• Tarea pendiente 1: Según el texto sobre las revistas de moda, ¿a qué ciudad viajaban las periodistas de belleza, editoras de moda y estilistas mes sí y mes también?
• Tarea pendiente 2: Copia fielmente el fragmento del texto sobre las revistas de moda que va desde "Eran tiempos en" hasta "de segunda fila.".

• Texto de la página:
=-=-=

Durante los años boyantes de las revistas de moda –sector en el que he desarrollado la mayor parte de mi carrera profesional–, en cierta ocasión escuché a una compañera veterana pronunciar una frase que resumía a la perfección las incongruencias de ese mundo de desfiles, cremas a 400 euros el bote y fiestas espectaculares: “La de caviar que hay que comer para llevar las lentejas a casa…”, dijo suspirando, mientras sostenía en la mano una copa de champán en una terraza con vistas a la Torre Eiffel.
Eran tiempos en los que periodistas de belleza, editoras de moda y estilistas viajábamos a París mes sí y mes también, y todas nuestras amigas nos miraban con envidia: teníamos el trabajo soñado. Lo único que mostrábamos al mundo, por supuesto, eran las fotos de las cenas en L’Avenue (un restaurante donde los camareros te trataban fatal, pero en el que se daba la circunstancia de que todo el que pasaba por allí era guapo) y los vuelos en clase business; pero no las jornadas interminables que luego teníamos que soportar en la redacción, las luchas de egos ni los sueldos más bien exiguos. Lo nuestro, en el fondo, siempre fue un postureo de segunda fila.

=-=-=

• Datos:
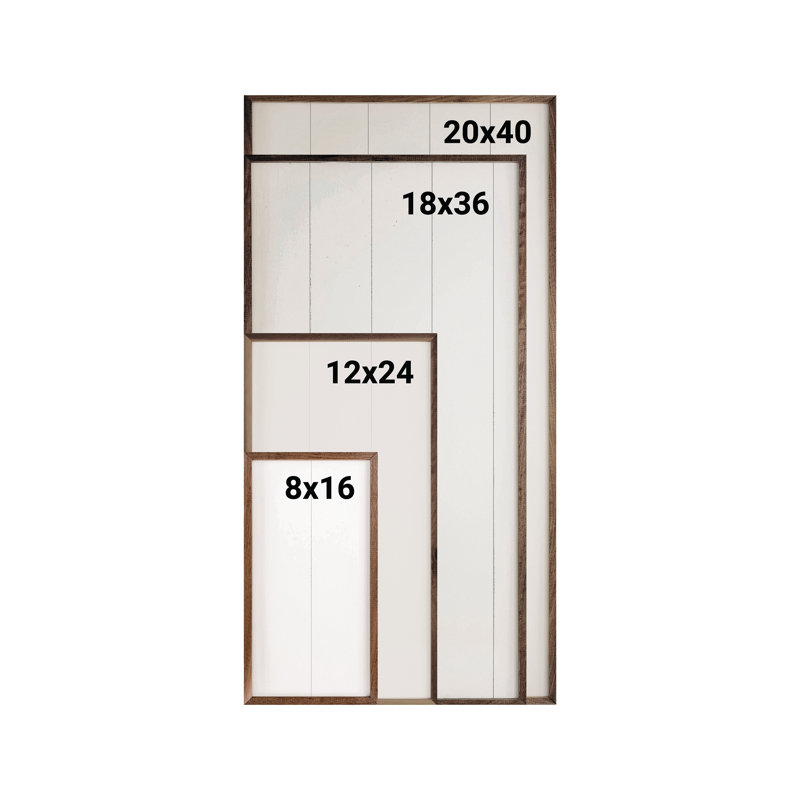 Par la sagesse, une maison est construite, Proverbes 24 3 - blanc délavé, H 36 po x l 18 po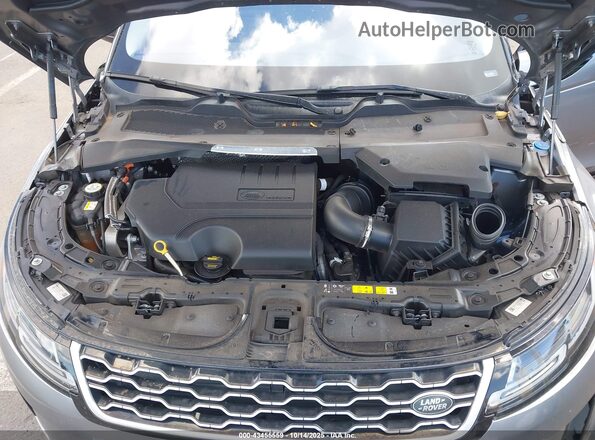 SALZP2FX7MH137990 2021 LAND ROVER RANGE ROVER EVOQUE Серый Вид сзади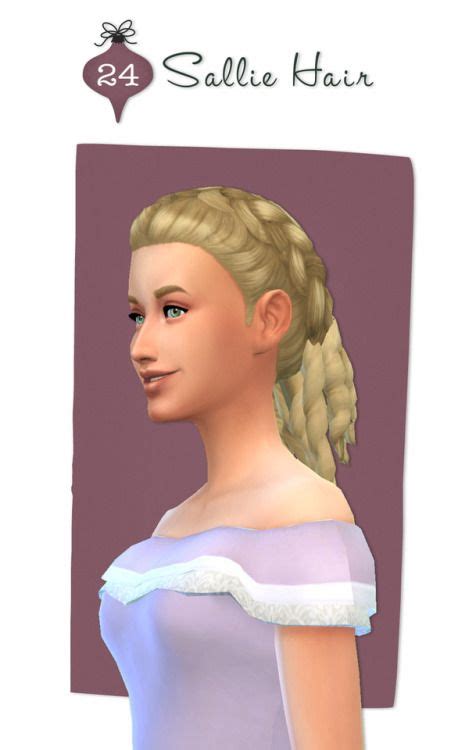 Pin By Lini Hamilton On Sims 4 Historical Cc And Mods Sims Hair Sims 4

=-=-=

• Solución del ejercicio 1: A París.

• Solución del ejercicio 2:
Eran tiempos en los que periodistas de belleza, editoras de moda y estilistas viajábamos a París mes sí y mes también, y todas nuestras amigas nos miraban con envidia: teníamos el trabajo soñado. Lo único que mostrábamos al mundo, por supuesto, eran las fotos de las cenas en L’Avenue (un restaurante donde los camareros te trataban fatal, pero en el que se daba la circunstancia de que todo el que pasaba por allí era guapo) y los vuelos en clase business; pero no las jornadas interminables que luego teníamos que soportar en la redacción, las luchas de egos ni los sueldos más bien exiguos. Lo nuestro, en el fondo, siempre fue un postureo de segunda fila.